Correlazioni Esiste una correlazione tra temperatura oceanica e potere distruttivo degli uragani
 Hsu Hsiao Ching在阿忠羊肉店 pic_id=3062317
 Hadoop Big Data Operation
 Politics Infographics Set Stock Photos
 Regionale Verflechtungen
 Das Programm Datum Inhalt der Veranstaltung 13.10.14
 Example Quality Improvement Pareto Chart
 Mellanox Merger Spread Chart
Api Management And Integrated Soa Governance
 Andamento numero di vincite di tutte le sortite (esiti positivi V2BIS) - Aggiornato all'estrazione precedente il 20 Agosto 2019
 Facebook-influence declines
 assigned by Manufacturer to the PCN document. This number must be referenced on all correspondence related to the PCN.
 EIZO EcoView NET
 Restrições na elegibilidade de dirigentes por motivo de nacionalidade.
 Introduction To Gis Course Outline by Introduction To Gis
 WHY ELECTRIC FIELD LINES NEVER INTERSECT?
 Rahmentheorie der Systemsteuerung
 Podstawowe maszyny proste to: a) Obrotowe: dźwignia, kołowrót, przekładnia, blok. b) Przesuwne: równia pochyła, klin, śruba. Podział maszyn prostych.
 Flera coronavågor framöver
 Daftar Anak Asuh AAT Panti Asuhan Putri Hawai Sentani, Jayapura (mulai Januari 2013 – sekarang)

• **TASK PROMPT**
Every record should be output precisely as it was given.

• **ANSWER BOX**
Correlazioni Esiste una correlazione tra temperatura oceanica e potere distruttivo degli uragani
 Hsu Hsiao Ching在阿忠羊肉店 pic_id=3062317
 Hadoop Big Data Operation
 Politics Infographics Set Stock Photos
 Regionale Verflechtungen
 Das Programm Datum Inhalt der Veranstaltung 13.10.14
 Example Quality Improvement Pareto Chart
 Mellanox Merger Spread Chart
Api Management And Integrated Soa Governance
 Andamento numero di vincite di tutte le sortite (esiti positivi V2BIS) - Aggiornato all'estrazione precedente il 20 Agosto 2019
 Facebook-influence declines
 assigned by Manufacturer to the PCN document. This number must be referenced on all correspondence related to the PCN.
 EIZO EcoView NET
 Restrições na elegibilidade de dirigentes por motivo de nacionalidade.
 Introduction To Gis Course Outline by Introduction To Gis
 WHY ELECTRIC FIELD LINES NEVER INTERSECT?
 Rahmentheorie der Systemsteuerung
 Podstawowe maszyny proste to: a) Obrotowe: dźwignia, kołowrót, przekładnia, blok. b) Przesuwne: równia pochyła, klin, śruba. Podział maszyn prostych.
 Flera coronavågor framöver
 Daftar Anak Asuh AAT Panti Asuhan Putri Hawai Sentani, Jayapura (mulai Januari 2013 – sekarang)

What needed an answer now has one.